Thursday, April 23, 2015

Family portrait fun

    Moving oil paint around on a canvas is fun. I decided a family portrait would be next. I put Joe driving his sport car facilitating our lives. The grandchildren are on the trunk watching a roadrunner. A southwestern landscape is on my mind because of a reunion I want to attend. I am painting with Farley beside me, wind blowing his ears. David is hanging on to Emmit, his Pug. What to do about the parents and uncles? I decided to pilfer angels from art history, to create guardian angels...not specific persons, but symbols. The license plate notes initials and ages. The flowers have meanings and refer to largesse bestowed. I started out with a toned canvas and added color. Click the photos to enlarge.


    
      Every time the Boston Marathon rolls around, Hannah is another year older. There was her soft quilted birthday card to make and the hard copy for clarity. I always think of Hannah as our prolific reader, so this year I grabbed a literary Paddington (we saw the movie) and added some of my favorite quotations about reading. I hope to stitch better next year. The batting dragged under the needle and I was running out of time.  

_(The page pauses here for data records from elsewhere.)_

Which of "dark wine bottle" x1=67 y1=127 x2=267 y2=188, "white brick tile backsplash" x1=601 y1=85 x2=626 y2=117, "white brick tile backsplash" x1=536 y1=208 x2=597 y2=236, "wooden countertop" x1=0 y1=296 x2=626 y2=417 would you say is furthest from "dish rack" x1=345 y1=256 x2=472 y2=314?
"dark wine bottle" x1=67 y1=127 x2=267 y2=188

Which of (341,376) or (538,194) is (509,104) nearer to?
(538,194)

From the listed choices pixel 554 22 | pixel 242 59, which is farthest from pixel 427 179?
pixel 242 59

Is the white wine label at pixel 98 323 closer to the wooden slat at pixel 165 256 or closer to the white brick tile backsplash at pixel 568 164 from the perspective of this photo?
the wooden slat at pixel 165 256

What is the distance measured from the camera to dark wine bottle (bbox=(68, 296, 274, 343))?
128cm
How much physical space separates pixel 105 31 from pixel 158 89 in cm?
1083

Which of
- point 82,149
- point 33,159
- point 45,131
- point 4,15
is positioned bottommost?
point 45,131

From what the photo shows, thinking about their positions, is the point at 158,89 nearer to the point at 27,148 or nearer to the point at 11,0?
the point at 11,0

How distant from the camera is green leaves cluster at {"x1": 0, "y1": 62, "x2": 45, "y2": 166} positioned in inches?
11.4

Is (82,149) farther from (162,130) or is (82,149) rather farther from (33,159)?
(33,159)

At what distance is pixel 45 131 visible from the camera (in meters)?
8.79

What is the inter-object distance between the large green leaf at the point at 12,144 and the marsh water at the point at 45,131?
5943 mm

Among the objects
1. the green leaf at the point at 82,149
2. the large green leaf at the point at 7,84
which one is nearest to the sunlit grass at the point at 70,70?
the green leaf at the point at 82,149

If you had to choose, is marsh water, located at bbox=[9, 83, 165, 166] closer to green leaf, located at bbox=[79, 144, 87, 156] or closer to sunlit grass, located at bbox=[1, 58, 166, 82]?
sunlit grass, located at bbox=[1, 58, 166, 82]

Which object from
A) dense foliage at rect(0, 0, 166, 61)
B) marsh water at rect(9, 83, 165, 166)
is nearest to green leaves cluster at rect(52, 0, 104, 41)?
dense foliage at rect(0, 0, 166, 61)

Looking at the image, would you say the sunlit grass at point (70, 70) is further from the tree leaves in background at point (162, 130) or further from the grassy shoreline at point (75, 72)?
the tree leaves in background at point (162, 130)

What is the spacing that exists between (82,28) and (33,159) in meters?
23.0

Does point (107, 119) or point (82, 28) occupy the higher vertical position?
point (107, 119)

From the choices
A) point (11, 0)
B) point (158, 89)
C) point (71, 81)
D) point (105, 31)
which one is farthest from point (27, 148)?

       In the spring,  Katie rounds up friends to make blocks for Project Hope, so I whipped up nine. I didn't have enough printed squares, so I took images from the novelty fabrics I did have and painted the blank areas with a Sharpie Rub a Dub laundry marker that doesn't bleed and Jacquard acrylic fabric paints that leave the fabric soft.  The four bottom left blocks were embellished this way.


       While I paint, Joe insists on building frames. All in the family portrait think he is a special guy to have around!

Wednesday, April 1, 2015

March Madness with oils, yarn and wood

      School is over, but I am cheered to be painting in oils again rather than acrylics. I changed models and Joe was the victim. Also, I worked on and added to some of the self portraits (last blog) and did a painting that only the children, their mother and I like. I wanted to paint them in front of the stage set of our house which they love, but it was too saccharine. So,  I added above the house, part of Rousseau's The War to suggest the troubled times that hover over the world. Nothing connected or was unifying, so I took fence, windows and flowers from Rousseau's other paintings, but I couldn't paint the children in his naif style. An art teacher once said that if you try to paint in another's style, it won't work the same, because you will miss some elements that unify, make it original and fresh. Click photos to enlarge.


       For a break, Joe and I headed to NYC and ended up looking at a lot of contemporary art. What variety! I won't say "anything goes," but the thought is liberating. In the car on the drive home, I crocheted a Ninja, brontosaurus or alligator scarf for David. He had asked, "Linlin, will you make me a scarf?" when he saw my knitting the girls one. He will never use it, probably, but I stitched 2 1/2 feet from NYC to Boston. It was hard to get back to crocheting, but I kept trying and now I am fast. I was interested to see the pattern the yarn made. I tried knitting it, but the crochet made a better design.

        On return home, Joe cut back panels for the 1/4 inch plywood tile squares Beth cut for and corralled the children at the elementary school to paint for a fund raiser. Joe sanded the edges and glued them on the birch panels and evened the sides with his power saw. He varnished with polyurethane and added hangers. The class offerings will be auctioned.

      At the same time,  I took up Kathryn's new beginning art class charge to use cad red, cad yellow, ultramarine blue and black and white to paint gradations of these colors. That was fun, but I realized that the turpentine from my earlier painting life seemed a bit toxic. I did some research and think that Gamblin has made some healthy offerings for painters these days. They list these at their website re "studio safety." I will use more brushes in the future and try Gamsol. I am looking forward to making 8 or 9 blocks for Katie's quilt for Project Hope, a children's book theme, all after Easter this weekend.
Spring brings new life :*) Thanks for dropping by!